> **Tarefas do exercício**
• A. Indique se cada afirmação abaixo está de acordo com o texto sobre a revolta da natureza, respondendo sim ou não e citando literalmente as palavras do texto que o comprovam: (i) a civilização só foi possível com o domínio da natureza; (ii) o animismo possui, em relação ao monoteísmo, um domínio mais intrínseco da natureza do eu; (iii) Ulisses entra em conflito com Posseidon.
• B. Segundo o texto sobre a revolta da natureza, qual divindade estava associada àquilo que o herói ansiava por dominar?
• C. Prolongue o texto sobre a revolta da natureza a partir do ponto em que ele termina.

> **Texto extraído**
A Revolta da Natureza

A Revolta da Natureza

A humanidade sempre revelou a capacidade de naturalizar aquilo que lhe era cultural da mesma maneira que submeteu ao jugo da cultura a sua natureza. Por saber, a civilização só foi possível com o domínio da natureza justamente porque o real e as pulsões foram subordinadas às instituições e a moral dominante. Já com Homero, o esforço para se dominar aquilo que era exterior ao indivíduo nunca esteve dissociado da iniciativa desesperada de sua autoconservação. O eu possui primado nessa tensão: “a distinção ocorre no sujeito que tem o mundo exterior na própria consciência e, no entanto o conhece como outro”.(1)

O senhorio de Ulisses exige a transgressão para com suas divindades, pois o conflito deste protótipo de homem burguês, com Posseidon - a divindade que estava associada àquilo que o herói ansiava por dominar – revela que o personagem deve lutar por sua autoconservação rompendo com a antiga natureza projetada como divindade. Afinal de contas “os deuses não podem livrar os homens do medo, pois são as vozes petrificadas do medo que eles carregam como nome”(2). O monoteísmo possui em relação ao animismo, um domínio mais intrínseco da natureza do eu e do existente justamente porque o indivíduo representante de tal idiossincrasia pode projetar pela hipóstase em sua divindade todo o estereotipo que dá sentido a sua repressão. Novas ordens sociais exigem formas distintas de dominação, nesse sentido o espírito humano sempre se desenvolveu com formas mais eficazes e cruéis de controle das pulsões humanas. O inimigo da ideologia dominante sempre foi o fraco inocente transgressor da paranóia coletiva que pretendeu elaborar um universo dentro si atacando os tabus renegando-os.

> **Dados de origem**
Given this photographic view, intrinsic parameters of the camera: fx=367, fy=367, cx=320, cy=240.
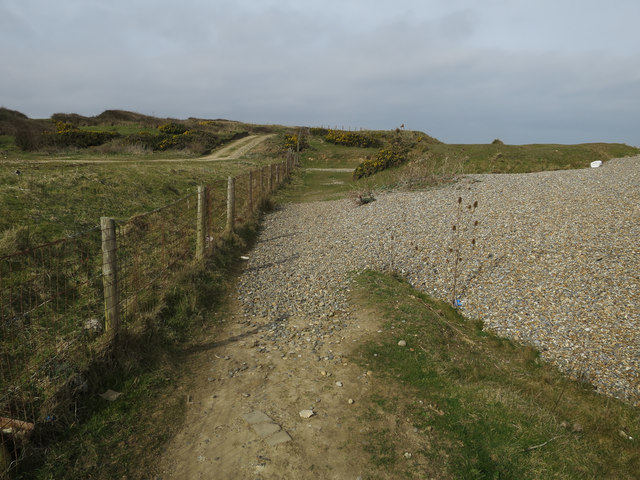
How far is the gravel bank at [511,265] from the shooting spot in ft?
20.9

> **Respostas escritas**
• A.
(i) Sim: "a civilização só foi possível com o domínio da natureza".
(ii) Não: "O monoteísmo possui em relação ao animismo, um domínio mais intrínseco da natureza do eu e do existente".
(iii) Sim: "o conflito deste protótipo de homem burguês, com Posseidon".

• B. Posseidon.

• C.
A utopia é profundamente difamada porque “a dominação tornou-se tão poderosa que o indivíduo, em sua impotência, só pode exorcizar o seu destino submetendo-se cegamente” (3). Todo sonho e todo desejo reprimido carrega consigo a sentença sufocada de que nossa civilização foi malograda. Esboçar uma utopia representa o retorno a elementos esquecidos dentro do sujeito, isto é, a própria esperança tida como insignificante frente à onipotência aniquiladora do real. O que a utopia nega é a realidade reificada adormecida sobre a natureza reprimida do eu fracassado. O homem perdeu essa virtude com aquele último suspiro de quem adentra as portas do holocausto, acreditando que isto seja um ritual do mundo moderno, pós-moderno ou contemporâneo. Devemos enfrentar a possibilidade de que os homens desesperados fazem da dominação que lhes é desferida a sua própria causa.

O mesmo esclarecimento que pretendia subordinar o real à razão liquidou inúmeras vezes a consciência com golpes nefastos de um domínio destituído de sentido. O niilismo em dimensões políticas e culturais é o holocausto. A aniquilação só é possível em um mundo onde o algoz é o homem enfeitiçado separado de sua essência. O feitiço paranóico é a ideologia esquizofrênica que em frenesi cria elementos absurdos para legitimar a ruína da civilização. O prosélito cristão o fascista e o homem globalizado possuem uma fé fanática e pedante na redenção que os têm levado à ascensão de sua estupidez, todo esse espetáculo é o primitivo retorno ao sacrifício vivo:

“Na época de Homero, a humanidade oferecia-se, em espetáculo, aos deuses do Olimpo: agora, ela fez de si mesma o seu próprio espetáculo. Tornou-se suficientemente estranha a si mesma, a fim de conseguir viver a sua própria destruição, como um gozo estético de primeira ordem. Essa é a estetização da política, tal como a prática o fascismo. A resposta do comunismo é politizar a arte”. (4)

A pulsão mimética que deveria iniciar a reflexão do ser e do existente; vislumbrar o eu e o outro é usada a serviço da dominação, a pseudo-individuação tem sido o elogio da nossa nova espécie de barbárie porque o eu impotente é injustamente condenado a pagar a dívida do fracasso de sua sociedade, como se o miserável fosse o predestinado e o único responsável por sua fome, e “é só pr isso que a industria cultural pode maltratar com tanto sucesso a individualidade, porque nela sempre se reproduziu a fragilidade da sociedade”. (5)

Assim como Ulisses o indivíduo no capitalismo tardio possui em sua essência a aparência.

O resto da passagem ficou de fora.